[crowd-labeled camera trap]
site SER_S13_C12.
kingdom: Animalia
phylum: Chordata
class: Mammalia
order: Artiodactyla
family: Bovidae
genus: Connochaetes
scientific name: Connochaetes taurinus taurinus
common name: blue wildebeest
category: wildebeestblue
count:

┄┄┄┄┄┄┄┄┄┄┄┄┄┄┄┄┄┄┄┄

The response should be an exact copy of all the records above.

▶ Exercise result
[crowd-labeled camera trap]
site SER_S13_C12.
kingdom: Animalia
phylum: Chordata
class: Mammalia
order: Artiodactyla
family: Bovidae
genus: Connochaetes
scientific name: Connochaetes taurinus taurinus
common name: blue wildebeest
category: wildebeestblue
count:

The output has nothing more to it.